Cell and tissue culture and biotechnological aspects of C. roseus are being extensively investigated to increase the yield of these alkaloids [11, 12]. Yet, comparatively very little work has been done on the effect of heavy metals on the antioxidant enzymes and alkaloids content of this economically important medicinal plant. Therefore, C. roseus has been selected for the present study to know the effect of chromium (Cr) on its antioxidant potential and production of anticancer alkaloids vincristine and vinblastine. Two varieties of this plant, based on the flower colour, namely, pink flowered rosea and white flowered alba, were selected for the present study.
2. Materials and Methods
2.1. Sample Preparation
Seeds of the two varieties of Catharanthus roseus (L.) G. Don., that is, rosea and alba, were collected from the botanical garden of Lucknow. The experiments were conducted at the Department of Botany, Lucknow University. The seeds were surface sterilized in a 0.2% HgCl2 solution for 5 min (with frequent shaking), and then thoroughly washed with tap water. The seeds were presoaked in 500 mL of water and were sown in specially prepared nursery in the field receiving normal daylight, temperature, and humidity. Plants having approximately the same height and weight were carefully uprooted after 45 days of sowing and transferred into the earthen pots (300 mm diameter) filled with a garden soil (5 Kg) mixed with potassium dichromate (K2Cr2O7) in the concentration of 10, 50, and 100 μM. Three replicates for each concentration were made. The five seedlings approximately of 4 cm height and 1 g fresh weight (FW) were planted in each pot. The plants were watered daily and grown for 30 days and care was taken to avoid leaching of water from the pots. Plants in the soil without Cr treatment served as control. After harvesting, plants were washed under running tap water to remove the soil from root completely and again washed with glass distilled water. The roots and shoots were separated manually, just above the ground level.
2.2. Estimation of Chlorophyll
Chlorophyll was estimated by the method of Arnon [13] and absorbance was measured at 663, 645, 510, and 480 nm using Pharmacia Biotec, UV/Vis spectrophotometer.
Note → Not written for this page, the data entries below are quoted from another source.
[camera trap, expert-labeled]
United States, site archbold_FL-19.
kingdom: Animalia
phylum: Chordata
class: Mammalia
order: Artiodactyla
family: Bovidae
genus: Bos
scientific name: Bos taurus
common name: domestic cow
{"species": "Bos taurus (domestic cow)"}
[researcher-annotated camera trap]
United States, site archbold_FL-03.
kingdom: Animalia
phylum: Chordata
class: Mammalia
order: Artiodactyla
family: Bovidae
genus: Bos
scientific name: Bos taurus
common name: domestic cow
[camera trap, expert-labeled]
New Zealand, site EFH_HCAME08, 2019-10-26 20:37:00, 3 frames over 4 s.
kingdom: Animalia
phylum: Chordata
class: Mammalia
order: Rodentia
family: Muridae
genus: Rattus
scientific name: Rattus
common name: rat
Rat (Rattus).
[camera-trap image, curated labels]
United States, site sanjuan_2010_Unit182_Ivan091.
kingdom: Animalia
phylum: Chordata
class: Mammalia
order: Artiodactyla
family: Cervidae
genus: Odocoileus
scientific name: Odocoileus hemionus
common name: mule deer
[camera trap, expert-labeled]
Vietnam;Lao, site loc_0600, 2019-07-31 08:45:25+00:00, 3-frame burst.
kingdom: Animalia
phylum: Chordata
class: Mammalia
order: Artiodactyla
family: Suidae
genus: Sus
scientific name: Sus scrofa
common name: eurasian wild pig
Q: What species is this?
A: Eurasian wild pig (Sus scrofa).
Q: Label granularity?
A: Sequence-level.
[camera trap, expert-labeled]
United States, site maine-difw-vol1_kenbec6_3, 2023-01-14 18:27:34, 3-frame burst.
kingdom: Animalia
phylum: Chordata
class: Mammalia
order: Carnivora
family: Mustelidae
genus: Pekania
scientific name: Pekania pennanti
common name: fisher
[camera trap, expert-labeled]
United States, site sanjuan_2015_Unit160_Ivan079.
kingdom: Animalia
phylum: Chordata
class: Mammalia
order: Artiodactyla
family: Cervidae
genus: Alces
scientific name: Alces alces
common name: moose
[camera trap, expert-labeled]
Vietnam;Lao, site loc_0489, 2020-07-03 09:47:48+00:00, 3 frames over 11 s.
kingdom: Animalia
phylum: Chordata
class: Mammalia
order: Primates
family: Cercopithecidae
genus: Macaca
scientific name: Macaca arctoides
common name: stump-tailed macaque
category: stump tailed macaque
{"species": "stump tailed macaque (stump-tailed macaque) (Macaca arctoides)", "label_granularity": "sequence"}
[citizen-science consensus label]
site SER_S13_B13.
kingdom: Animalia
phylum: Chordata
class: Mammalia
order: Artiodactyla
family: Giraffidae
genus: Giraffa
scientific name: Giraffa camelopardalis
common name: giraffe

2.3. Estimation of Protein
Protein was estimated by the methods of Lowry et al. [14]. 100 mg plant material was homogenized with 3 mL of 10% trichloroacetic acid. The homogenate was centrifuged at 10,000 rpm and supernatant was discarded. The pellets obtained after centrifugation were treated with 3 mL 1 N NaOH, heated on water bath for 7 minutes and cooled down to room temperature. Again, the solution was centrifuged for five to ten minutes at 5000 rpm. Five mL reagent containing 100 parts of 2% solution of sodium carbonate and one part of 2% solution of sodium potassium tartrate was added to 0.5 mL of supernatant thus obtained after centrifugation and allowed it to stand for ten to fifteen minutes. Then 5 mL Folin and Ciocalteu's Phenol reagent (diluted with distilled water in ratio of 1 : 1) was added and allowed to stand for half an hour for development of colour, and then finally absorbance was measured at 700 nm.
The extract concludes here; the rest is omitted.